Du point de vue traditionnel, une RR-Ovni, est une cratophanie d’images, qu’il faut identifier chacune individuellement, comme les pièces éparses d’un puzzle, pour les assembler, de proche en proche, en une grille logique, tissé au canevas des fils de chaîne entremêlés aux fils de trame, qui nous révèle sa tapisserie finale, son épiphanie.
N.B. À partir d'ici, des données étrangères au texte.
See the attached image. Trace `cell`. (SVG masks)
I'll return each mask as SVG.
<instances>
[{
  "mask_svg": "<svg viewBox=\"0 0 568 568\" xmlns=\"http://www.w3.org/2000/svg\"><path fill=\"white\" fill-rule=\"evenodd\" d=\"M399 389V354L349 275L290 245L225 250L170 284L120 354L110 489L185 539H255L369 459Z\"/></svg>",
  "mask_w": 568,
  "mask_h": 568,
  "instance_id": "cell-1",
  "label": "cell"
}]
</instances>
Les Pièces du Puzzle Symbolique
La symbolique des mots et des images
Le ciel nous parle
La Capsule Temporelle de Fourmies, du 07/11/1973
La cratophanie-ovni de Fourmies (59) s’inscrit dans la catégorie des apparitions supranaturelles psycho-instructives-formatives,
ses composantes essentielles nous le confirment :
les témoins ciblés par l’intelligence qui orchestre cette rencontre rapprochée sont exclusivement des enfants de 7 à 12 ans, qui ont atteint un point crucial de leur progression physique et psychique (à savoir : le terme de l’âge 1 de l’enfance, précédant l’âge 2 de l’adolescence, l’âge 3 de l’adulescence/la jeunesse, l’âge 4 de la maturité, et l’âge 5 de la vieillesse/la sagesse),
le choix prémédité de l’atterrissage de la soucoupe volante à proximité d'une maison en construction (violemment éclairée et colorée par la luminosité jaune-orange émise par l’engin), souligne cette étape importante de leur propre construction personnelle,
ces enfants représentent une terre intellectuelle encore vierge (ils ignorent l’existence même des ovnis), figurée par le choix de la date du 07/11/1973, le jour de la fête des Carines = des pures, à même de percevoir une transmission sans filtres majeurs, sans aprioris ni préjugés, sans la désorienter, la déformer, la parasiter inconsciemment,
le graphisme de la soucoupe volante qui évoque une figure anthropomorphe enfantine (les 2 hublots carrés jaune-oranges pour les yeux, sa porte pour la bouche, ses pieds pour les jambes), est révélatrice de la volonté de communiquer, simplement et de manière personnifiée, à des enfants, et ainsi de garantir leur fidèle description de leur vision,
l'arrêt de la montre de l'un des enfants fait allusion aux capsules temporelles, dont la fonction est de transmettre un témoignage éclairant ou un message important aux générations présentes, et à venir,
ce message transparaît sous la forme énigmatique d’une enquerre incontournable,
(une enquerre est une anomalie volontaire),
c’est celle, notable, des 4 rectangles irréguliers, sans régularité géométrique (des tétraèdres trirectangles), évoquant les empreintes présumées des pieds de l’engin imprimées sur l’herbe écrasée,
qui contrefit le témoignage des enfants, ayant observé 3 pieds aux semelles rondes, repliés au moment du décollage, dans trois réceptacles, dont ils distinguèrent les rectangles bien marqués, qu'ils prirent pour les caches des logements, des dits pieds,
cette enquerre évidente a pour intérêt particulier de souligner, avec les tétraèdres trirectangles, l’union symbolique du quaternaire physique (les 4 éléments, terre, feu, eau, air du matériel) au trinitaire métaphysique (l’éthos, le pathos, le noos du spirituel),
et la fusion harmonieuse du carré terrestre au cercle céleste (figurée par les semelles rondes des pieds de l’engin incorporant leurs logements carrés).
L’Épiphanie
Le « Tut-Tut-Tut...» continu émis par l’intense lumière rouge clignotante (le feu spirituel du troisième œil), et le bruit de sirène, soutiennent l’attention des enfants, qui sont parmi les plus démunis, faibles et petits, à l’exemple des fourmi(e)s, pour leur faire toucher du doigt la coexistence de la sphère céleste, éternelle et angélique, imagée par la lumière-orange = l’or des anges émise par les hublots de l’engin, irradiant une lumière blanc métallique, lumineuse et immuable comme du métal.
Le Troisième Œil
Outre la bivalence des visions monoculaire et binoculaire :
1/naturelle (physique),
2/surnaturelle (métaphysique),
3/le troisième œil est la vision supranaturelle (pataphysique), de l’harmonie trinitaire céleste.